И опять сон, сон. Так и клонит ко сну. И страшные, мучительные сновиденья, порой кошмары. Во всех снах она. Где-то далеко на горе она, вижу ее, уходящую все дальше и дальше, и глухо кричу: «Лена, верни–ись!»
Мать приходит в мазанку с братишкой. Семка стоит. у двери и боится подойти ко мне. Такой у него печальный взор. Я зову его, у меня несколько яблок. Правда, они не совсем еще поспели, но ему-то по зубам. Я отдаю их ему, глажу белокурые, мягкие, как лен, волосы, а братишка с удовольствием грызет яблоки. Вдруг ни с того ни с сего заявляет:
— Братка, вставай. Скоро поедем рожь косить.
Мать смеется, кивает мне на него.
— Ишь, работник нашелся. Пояски крутить будешь?
— Буду, только за браткой, — говорит Семка.
— Братка хворый, — отвечает мать.
— Ну да, хворый… Встанет и пойдет косить.
— Ай, дурной ты! Как же он будет?..
— Мама… — перебиваю я.
Она спохватывается, сердится сама на себя и отсылает Семку на улицу.

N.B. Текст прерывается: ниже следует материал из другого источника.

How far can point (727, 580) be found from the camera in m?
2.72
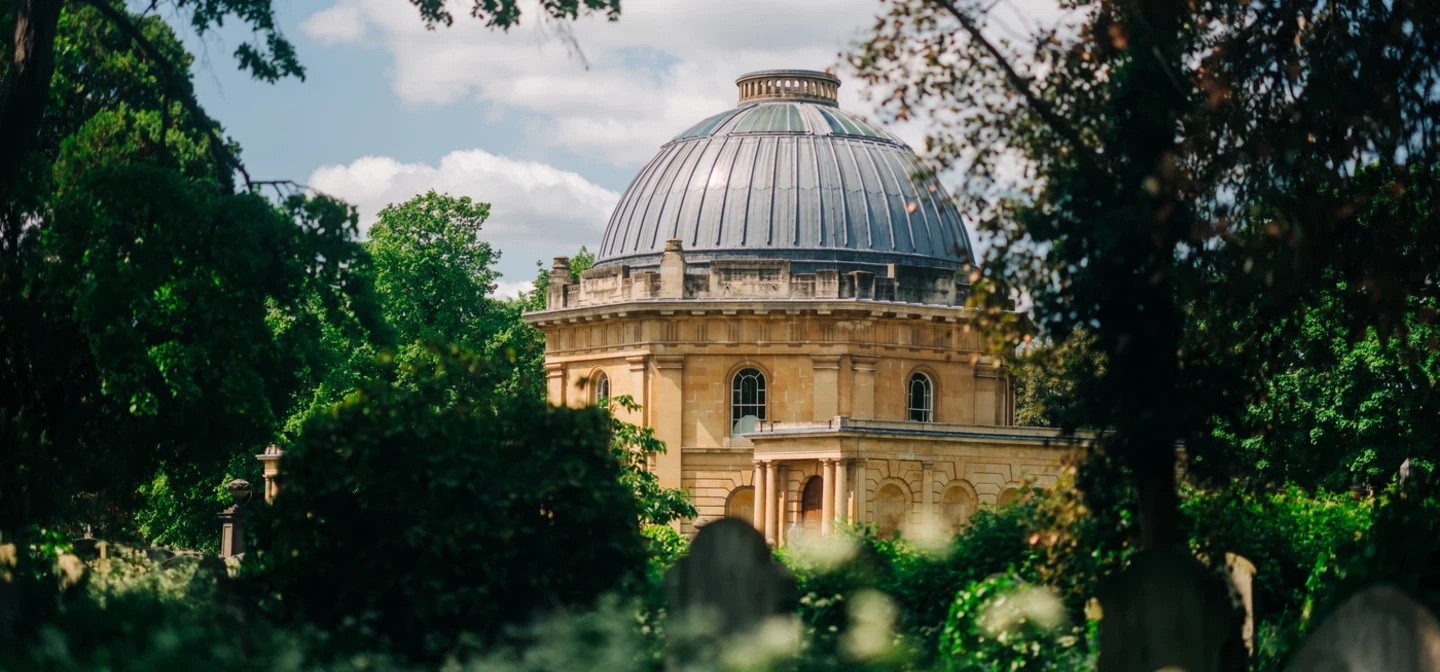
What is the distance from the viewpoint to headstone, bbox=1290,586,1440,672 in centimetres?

И когда он убегает, мать, как обычно, оглянувшись на дверь, строго и ласково произносит:
— Сынок, захворал-то ты неспроста.
— Простудился, шел ночью.
— И не ври. Ты думаешь, не вижу? Обманешь мать? Нет, сынок, много я видела, много сердцем пережила. Вот что, Петя, не таись перед матерью. И чтоб мне не думалось, и тебе не мучилось, говори.
— Не знаю, что тебе говорить, — отвечаю ей ослабевшим голосом, радуясь, что наконец-то она завела этот разговор.
— Сама, что ль, отказала? — просто спросила мать.
И я, сдерживая охватившее меня волнение, задыхаясь, отвечаю:
— Старшая сестра.
— Зачем же ты… сам?
— Я и не хотел. Они начали.
— Кто, мать, что ль?
— Слушай…
С горечью, с болью, временами плача, как малый ребенок, все поведал матери. Она выслушала, не прерывая, но я видел, как трудно ей было удержать себя, от слез. Она хорошо знала мой характер, знала — трудно выбить из меня слезы. Этих слез даже в детстве у меня мало видела, сейчас вот видит — и как бы окаменела. А я ничего не утаил от нее, ни одной царапины в сердце не пощадил. И теперь ждал ее слова, ее суда. Она — мать.